Records from a data source:
------------------------------------------------------------------------
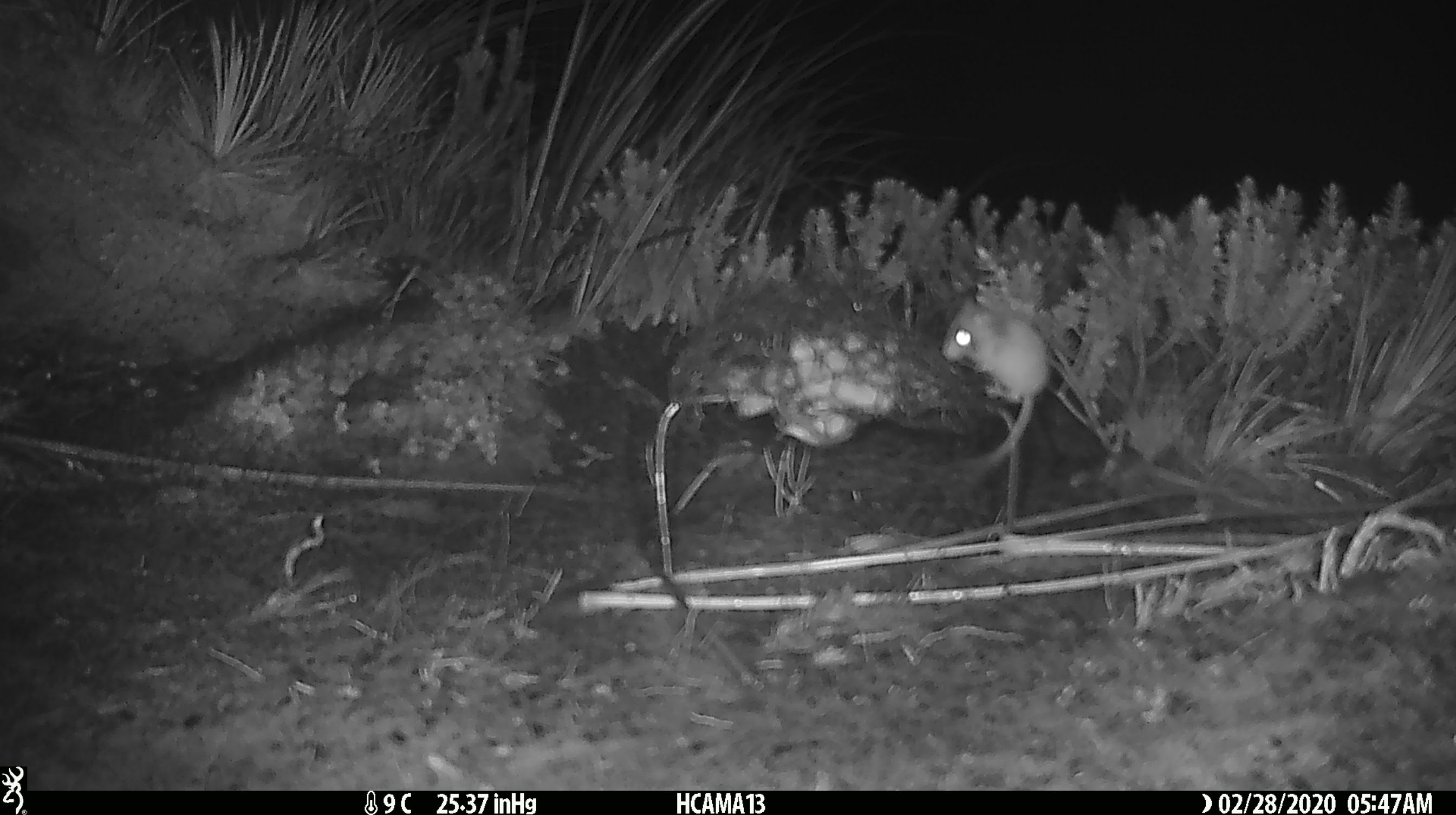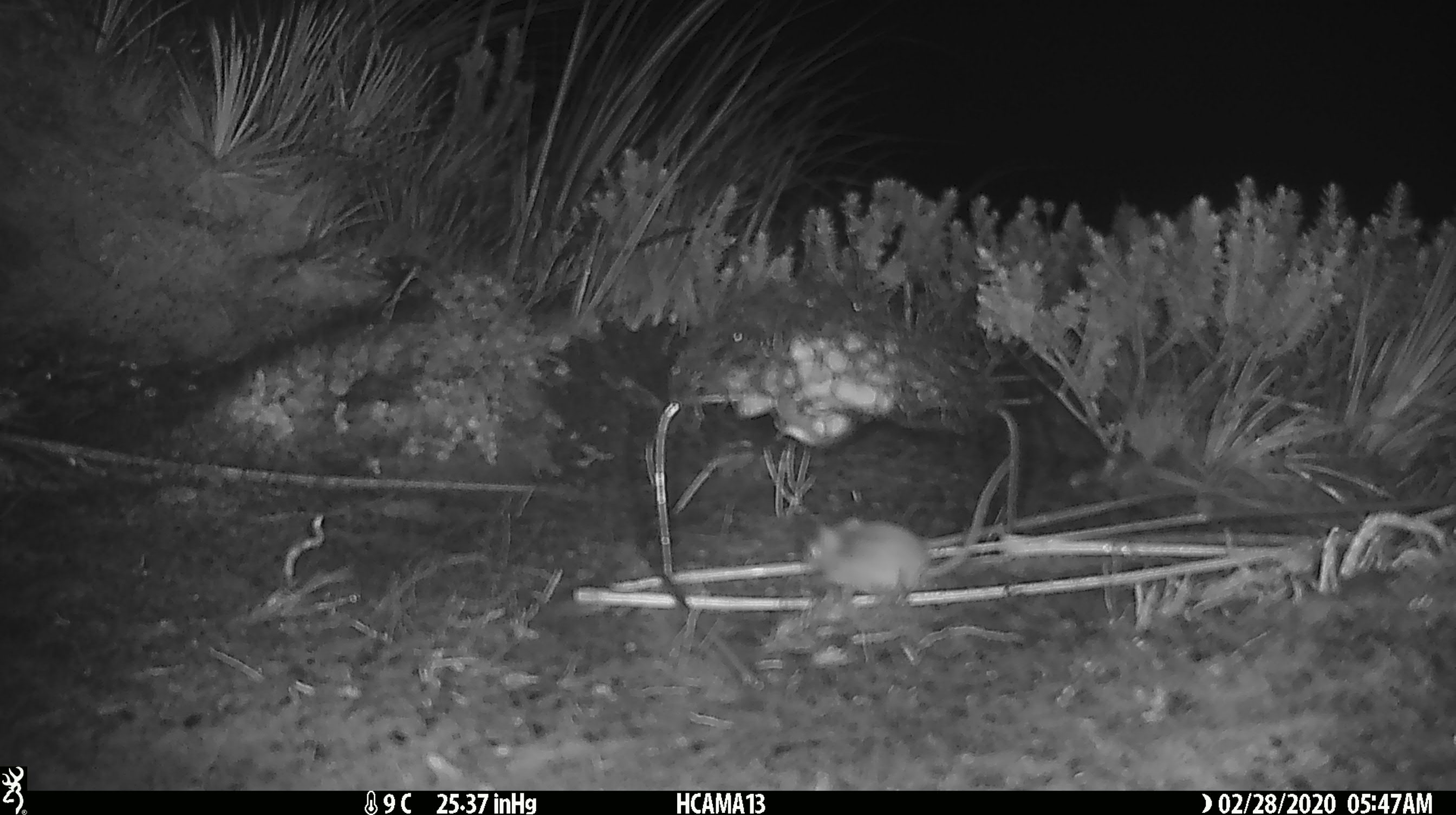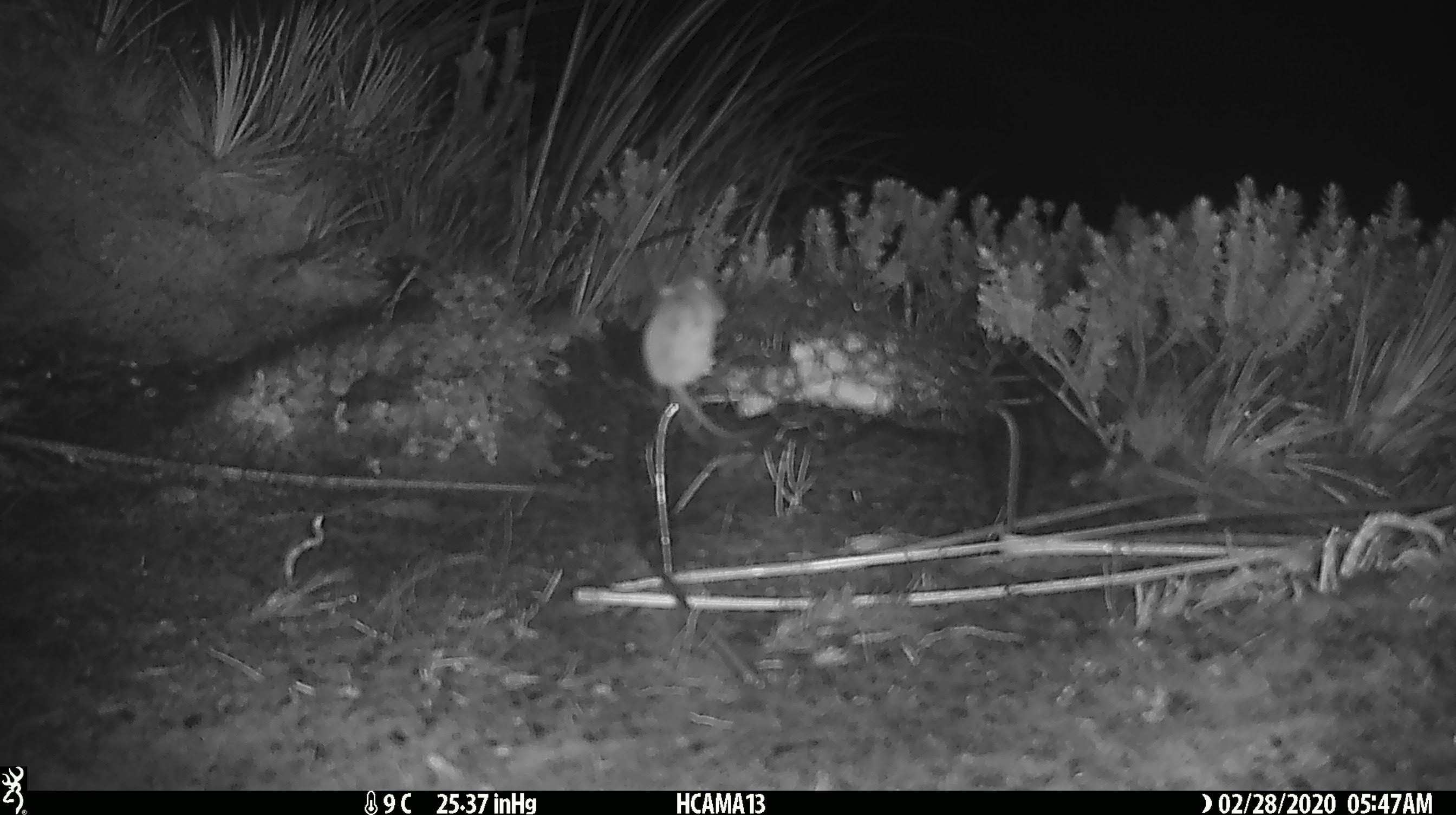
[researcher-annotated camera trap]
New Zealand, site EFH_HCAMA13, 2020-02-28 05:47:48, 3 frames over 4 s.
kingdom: Animalia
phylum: Chordata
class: Mammalia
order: Rodentia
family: Muridae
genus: Mus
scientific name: Mus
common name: mouse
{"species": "mouse (Mus)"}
------------------------------------------------------------------------
Problem to work on: Repeat each entry exactly as it appears; skip any picture.

Written answer:
[researcher-annotated camera trap]
New Zealand, site EFH_HCAMA13, 2020-02-28 05:47:48, 3 frames over 4 s.
kingdom: Animalia
phylum: Chordata
class: Mammalia
order: Rodentia
family: Muridae
genus: Mus
scientific name: Mus
common name: mouse
{"species": "mouse (Mus)"}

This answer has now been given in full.